* [What to produce] Go through the lines below and repeat each one exactly, skipping pictures.

* [Data]
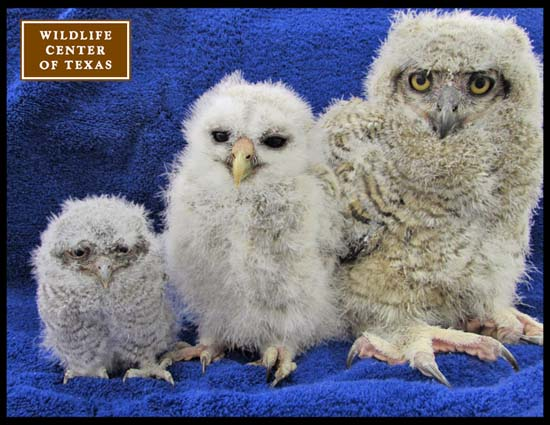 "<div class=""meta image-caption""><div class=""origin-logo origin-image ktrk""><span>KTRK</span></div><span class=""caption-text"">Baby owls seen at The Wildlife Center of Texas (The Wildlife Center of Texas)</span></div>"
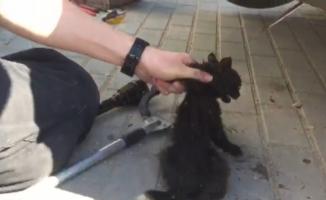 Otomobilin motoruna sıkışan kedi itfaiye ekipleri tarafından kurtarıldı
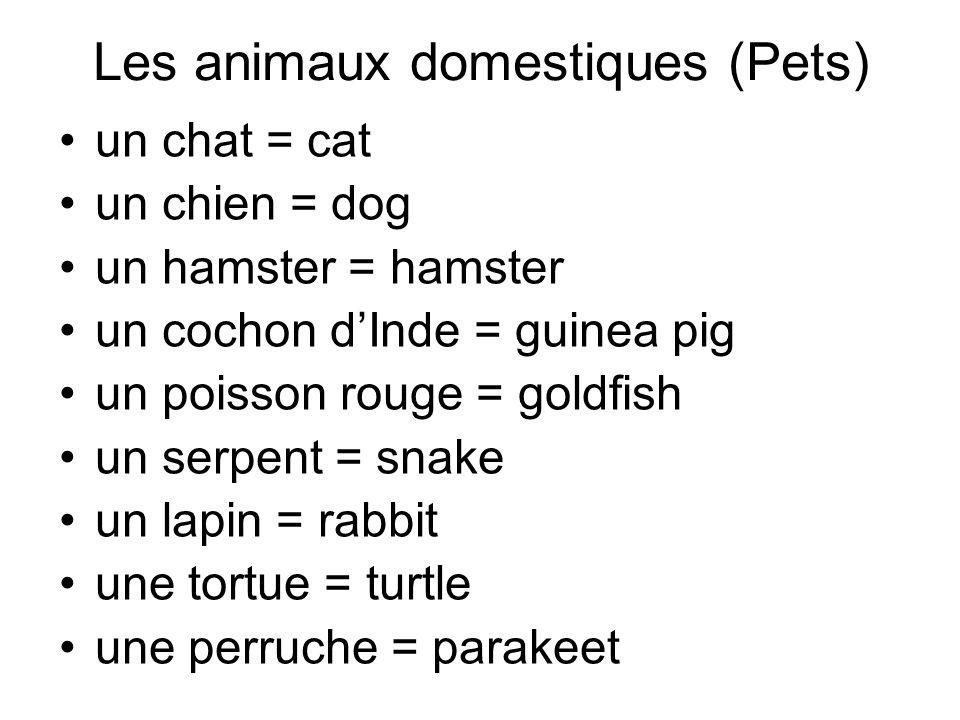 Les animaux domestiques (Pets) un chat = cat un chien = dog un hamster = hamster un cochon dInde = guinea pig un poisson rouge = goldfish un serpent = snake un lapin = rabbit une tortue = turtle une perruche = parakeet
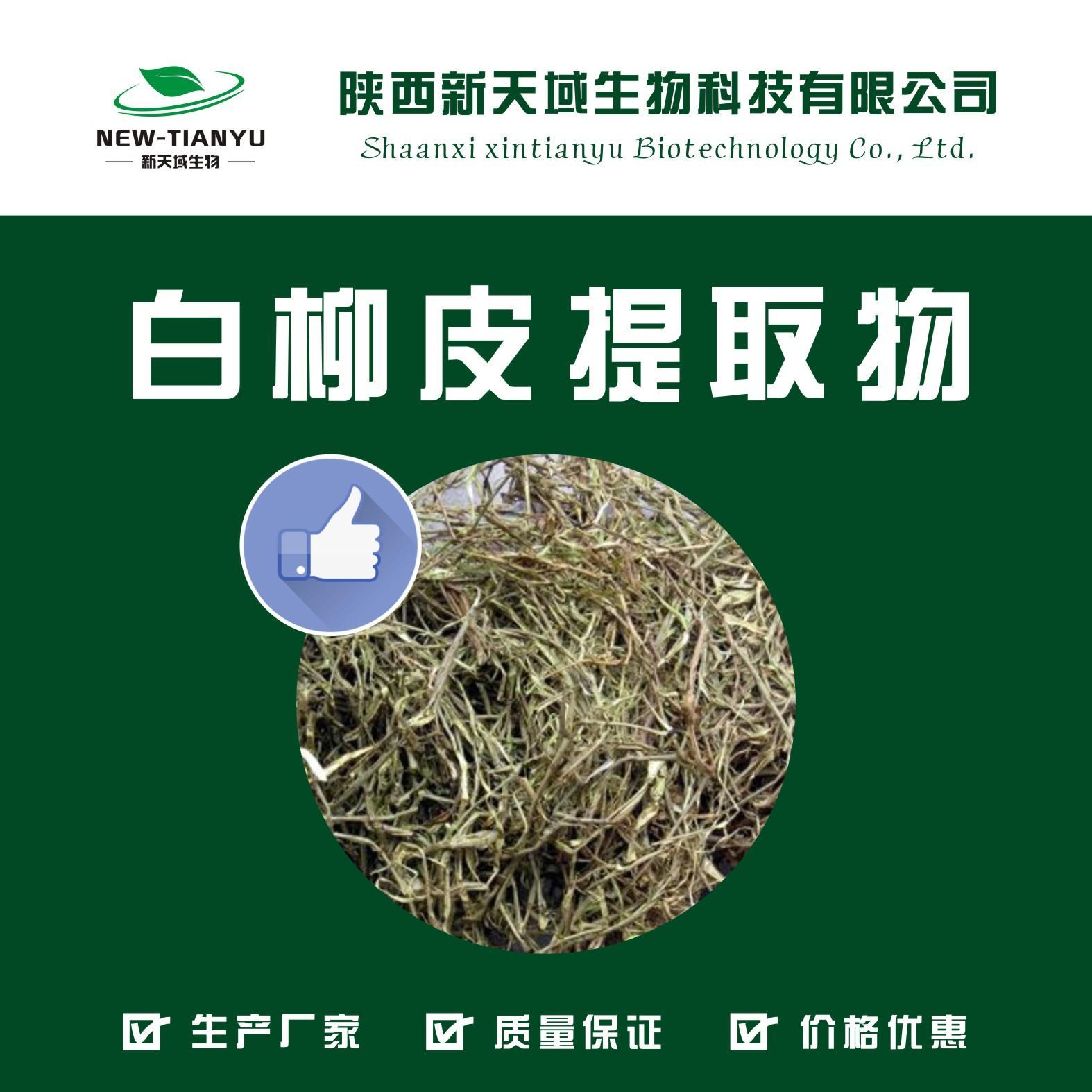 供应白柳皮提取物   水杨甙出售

* [Result]
 "<div class=""meta image-caption""><div class=""origin-logo origin-image ktrk""><span>KTRK</span></div><span class=""caption-text"">Baby owls seen at The Wildlife Center of Texas (The Wildlife Center of Texas)</span></div>"
 Otomobilin motoruna sıkışan kedi itfaiye ekipleri tarafından kurtarıldı
 Les animaux domestiques (Pets) un chat = cat un chien = dog un hamster = hamster un cochon dInde = guinea pig un poisson rouge = goldfish un serpent = snake un lapin = rabbit une tortue = turtle une perruche = parakeet
 供应白柳皮提取物   水杨甙出售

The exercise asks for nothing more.